- Petunjuk Tugas -
[1] Ringkas paragraf dalam tulisan tentang pengeroyokan Ade Armando yang diawali "Ironisnya, AA berada" menjadi satu kalimat yang lebih pendek, tanpa menghilangkan fakta utamanya.
[2] Lanjutkan tulisan tentang pengeroyokan Ade Armando mulai dari sesudah kalimat terakhirnya.

- Kutipan Tulisan -
Kekerasan Fisik ataupun Verbal, Tetaplah Kekerasan

Kekerasan Fisik Verbal

Ngelmu.co – Saya sama sekali tidak bergembira ketika menerima kabar pengeroyokan terhadap Ade Armando (AA).

Dosen Universitas Indonesia (UI), dan seorang influencer media sosial.

Seorang teman meneruskan video, bagaimana insiden itu terjadi.

Saya kira, butuh beberapa waktu untuk mencernanya, dan mengetahui sebab musababnya.

Banyak yang mempertanyakan, mengapa AA, ada di dalam demonstrasi yang bukan ‘habitat’-nya?

Menurut informasi yang saya terima, AA berada di demo itu bersama-sama para aktivis Pergerakan Indonesia untuk Semua (PIS).

Sebuah organisasi, di mana ia adalah inisiatornya.

Ironisnya, AA berada ditengah-tengah demo itu untuk mendukung aspirasi yang hendak disuarakan oleh para pendemo, yakni menolak amandemen konstitusi dan perpanjangan masa jabatan presiden.

Namun, demonstrasi ini jelas bukan ‘habitat’ AA.

Kehadirannya memancing perhatian. Orang segera mengenalinya. AA terlihat terlibat perdebatan dengan ibu-ibu.

Ia diteriaki, kemudian dipukuli, dan sedihnya juga, dilucuti pakaiannya.

Ya, memang butuh waktu untuk mencerna, mengapa ini semua terjadi.

Kekerasan dalam demonstrasi, bukan sesuatu yang aneh di negeri ini.

Saya ingat bentrokan-bentrokan antara massa aksi dengan pihak aparat keamanan pada masa Orde Baru, dan sesudahnya.

Saya juga ingat, bagaimana pada akhir tahun 1990-an, terjadi fenomena yang baru dalam demonstrasi dan oposisi terhadap penguasa.

Pada tahun 1960-an hingga 1980-an, demo-demo di-organisir dari kampus-kampus besar, dan prestisius Indonesia.

Ia melibatkan kaum akademisi dan intelektual.

Arief Budiman menggambarkannya sebagai peran ‘begawan’ kaum intelektual, yakni kaum intelektual turun dari menara gadingnya ketika terjadi krisis yang melanda masyarakat.

Kalau keadaan normal, begawan ini akan kembali ke kampus.

Mitos ‘begawan’ itu masih tetap hidup, bahkan sampai saat ini.

Namun, kenyataan berbicara lain.

Para elite demonstran ini, beberapa lama setelah berdemo, entah berhasil atau tidak menumbangkan penguasa, segera masuk ke dalam sistem politik.

Mereka menjadi politikus, penguasa, atau pengusaha dengan kontrak-kontrak gemuk, atau kemudian menjadi elite intelektual yang suaranya diperhatikan dengan takzim, sekalipun mereka berhenti berpikir.

- Data Latihan -
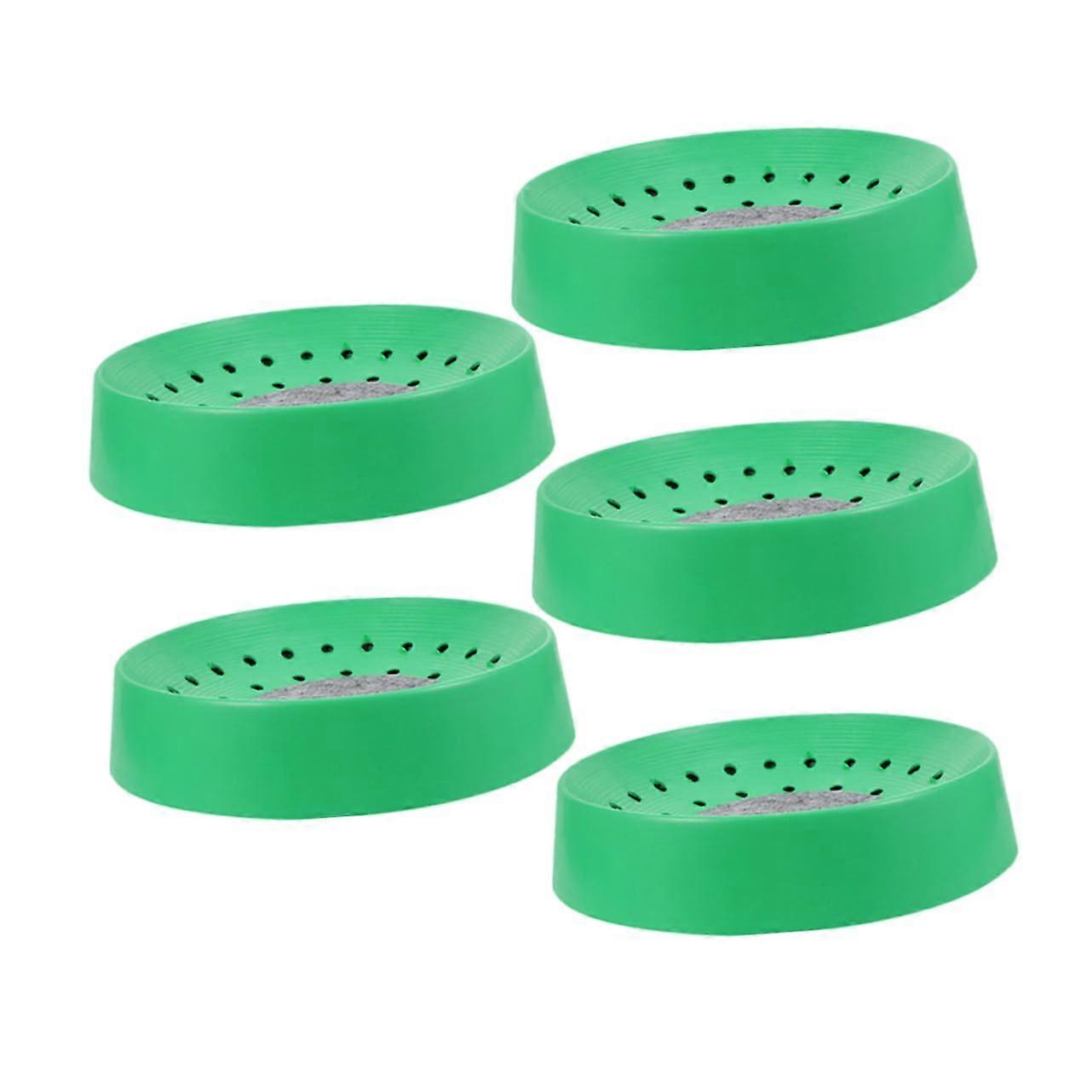 5pcs Plastic Pigeon Nesting Bowl for Breeding with Durable Removable Mat and Safe Mesh Design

- Hasil yang Diharapkan -
[1] AA hadir di tengah demo untuk mendukung tuntutan para pendemo, yaitu menolak amandemen konstitusi dan perpanjangan masa jabatan presiden.

[2]
Awal tahun 1990-an, memperlihatkan dekadensi kampus-kampus elite Indonesia.

Para akademisinya menjadi teknokrat-teknokrat yang melayani rezim penguasa.

Para mahasiswanya mulai berubah–mereka berasal dari keluarga-keluarga kelas menengah PNS atau ABRI.

Tentu sebagian besar mereka menjadi pro-status quo.

Mereka lebih tertarik pada karier, daripada politik.

Inilah zaman ketika menjadi insinyur seperti Habibie, atau MBA, menjadi sangat prestisius.

Gerakan sosial pun berubah. Di kampus-kampus besar, bukan tidak muncul gerakan.

Anak-anak kelas menengah ini, ketika menghadapi represi politik, menjadi sangat religius.

Akademisi sekular didikan Belanda, sudah pensiun.

Generasi berikutnya lebih tertarik pada agama, khususnya Islam.

Kebangkitan agama mulai dari kampus-kampus, khususnya kampus-kampus elite.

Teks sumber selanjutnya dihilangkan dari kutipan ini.